A New Boston native and Council member is looking to represent Scioto County at the State. Councilmember and Chair of the Scioto County Democratic Party Ryan Ottney is the only Democrat running for the 14th District Senate seat in the March Primary. He will be facing off against either Terry Johnson or David Uible in the General Election.
Ottney stated that he is running for the people of small towns like those of Scioto County.
“My goal, if elected, is to reinvest in our rural communities to give them the same resources and funding that are available to bigger cities throughout Ohio,” Ottney stated. “By taking less away from local governments, communities can lower their tax rate and increase services. Roads can be fixed, water can be cleaner. We can allow local communities to thrive by taking our hands out of their pockets. The state can find new ways to balance its budgets, like ending corporate tax breaks that unfairly burden the working families. It’s time our leaders worked for us.”
Ottney is a former writer and editor for the Portsmouth Daily Times and is now the Communications Coordinator at the South Central Ohio Educational Service Center (SCOESC). In this position, Ottney explained that he is able to promote educational programs and schools in the local area.
However, the candidate says that it is through his experience in local government that made him feel the drive to race to the Senate — specifically the State’s influence over funding to smaller localities.
“As a member of village council, I’ve seen how local, rural communities have struggled because of state legislators who have taken too much away from our local government funds to help balance their own state budget,” Ottney commented. “This leaves local communities unable to provide basic services to their residents. They can’t afford to hire enough police or firemen; they can’t afford to maintain their aging roads and infrastructure.”
On the local government level, Ottney explained that there are few viable solutions to the problem. Local governments, such as the Village of New Boston, City of Portsmouth and even Scioto County are then forced to cut services or increase local taxes.
“And there isn’t enough help from state grants and assistance programs either, because they’re all going to the bigger cities while rural communities continue to struggle,” Ottney stressed. “I’ve had enough of this, and I decided to run to help rural communities like ours keep those dollars at home.”
As a candidate for the 14th District, Ottney says his main focus is on local progress. He added that no matter what area leaders communicate, Scioto County community members still carry the weight of burdens facing their hometown.

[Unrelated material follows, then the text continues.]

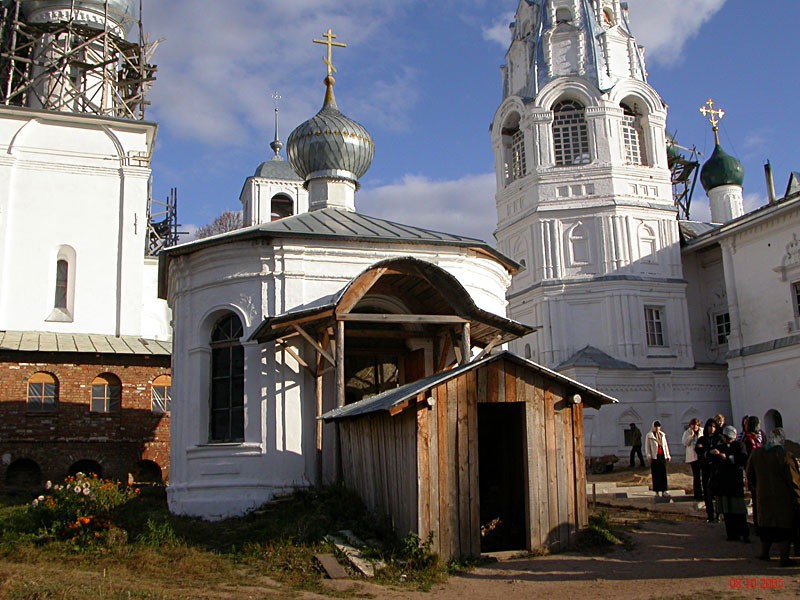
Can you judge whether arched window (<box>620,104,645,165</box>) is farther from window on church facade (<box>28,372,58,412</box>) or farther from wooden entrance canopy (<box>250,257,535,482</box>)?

“Improving our region is the most important thing we can do,” Ottney stated. “Everyone agrees we need help here, but then they also say the economy is doing so great. Which is it? Because both things can’t be true. If you want to know which one is, don’t listen to the politicians. Just drive around your community and see for yourself. See the vacant shops and crumbling buildings. Look at how many of your neighbors are on assistance programs. The economy might be great for some people and their stock portfolio, but it hasn’t trickled down to southern Ohio families. We deserve better.”
Much of this passion for assisting his neighbors come from his political past but says his career in journalism and communications also greatly impacts the type of leader he aspires to be.
“My experience in local government has given me an up-close look at the problem that rural communities face. I have stood up for our citizens, supported wage increases for our employees, and helped bring activities back to the village, such as our huge July 4th celebration,” Ottney explained. “Also, my background in journalism has engraved upon me a strong commitment to transparency, accountability, and public access. I was the first in our community to begin live-streaming public council meetings, and I’m glad to see other local elected bodies now doing the same. This is the kind of transparency and access you can expect from me in the Ohio Senate.”
Ottney is supported in his goals to reach the State by his family — wife Katie, son Chase and dog Hattie.